I woke up around 0930 and then made the mistake of going back to sleep. When I woke up two hours later, I felt like shit hit me over the head. I was so exhausted. I needed to go out and get my espresso and something to eat. I went to Starbucks, of course, and after I had my drink and something to eat, I edited my book some. I think the first chapter of the book is pretty good. It captures the essence of what it’s like to live in darkness all the time. It’s by far the longest story of the book so needed the most work. I have 120 pages left to edit. That should be easier because the other stories are shorter.
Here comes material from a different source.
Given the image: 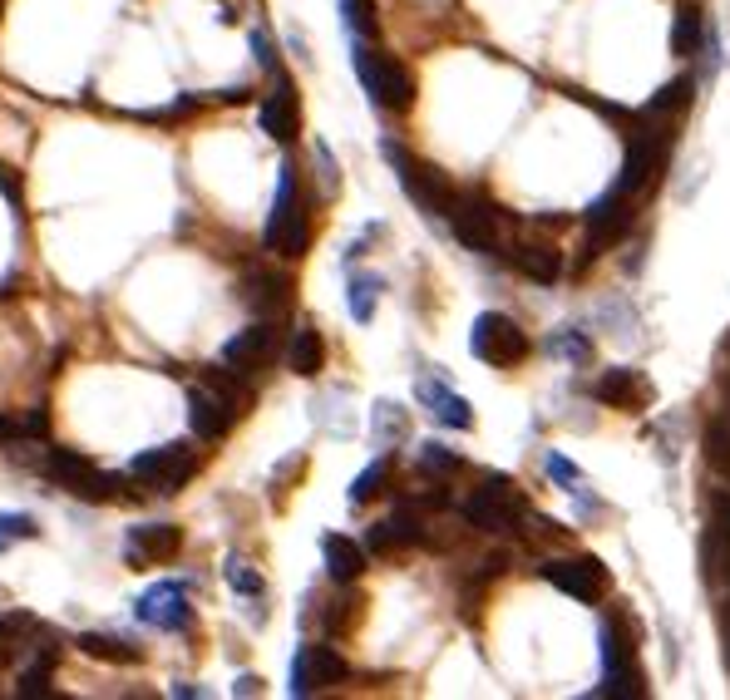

After I did that, I wrote in my journal for a bit then took the bus home. A smelly smoking guy sat next to me and kept on giving me dirty looks. I was glad when he changed seats. Then he kept on giving me dirty looks like I did something wrong. WTF. I just shook my head. I’m surprised my paranoia didn’t creep up but it didn’t. I kept listening to my music until I got to my stop.

The pain in my foot increased a little when I got home. Nothing like yesterday afternoon/early evening but I took a pain pill before it got worse. My sugar pill experiment didn’t work out, much to my surprise (insert sarcasm). It did absolutely nothing for my pain, can you believe that? I guess it’s not in my head. What a relief. Granted it was just one pill but still…

Don’t know if I mentioned it or not, but I purchased a Harry Potter coloring book and some crayons. The reward to use them is to clear off my bed so I can change my sheets. I have slowly been taking stuff off my bed, as long as my pain levels allow. Last night my mother came to my room and basically told me to do something with my clothes rather than leave them where they are. OK mom, um, I have no place to put them (no bureaus or closet space) so where else should I dump them? It’s bad enough I don’t have a place for my books. I just have them in piles. But my bedding is my priority. I just hope I can do it by the end of the month, or before the bedding decides to make a run for it.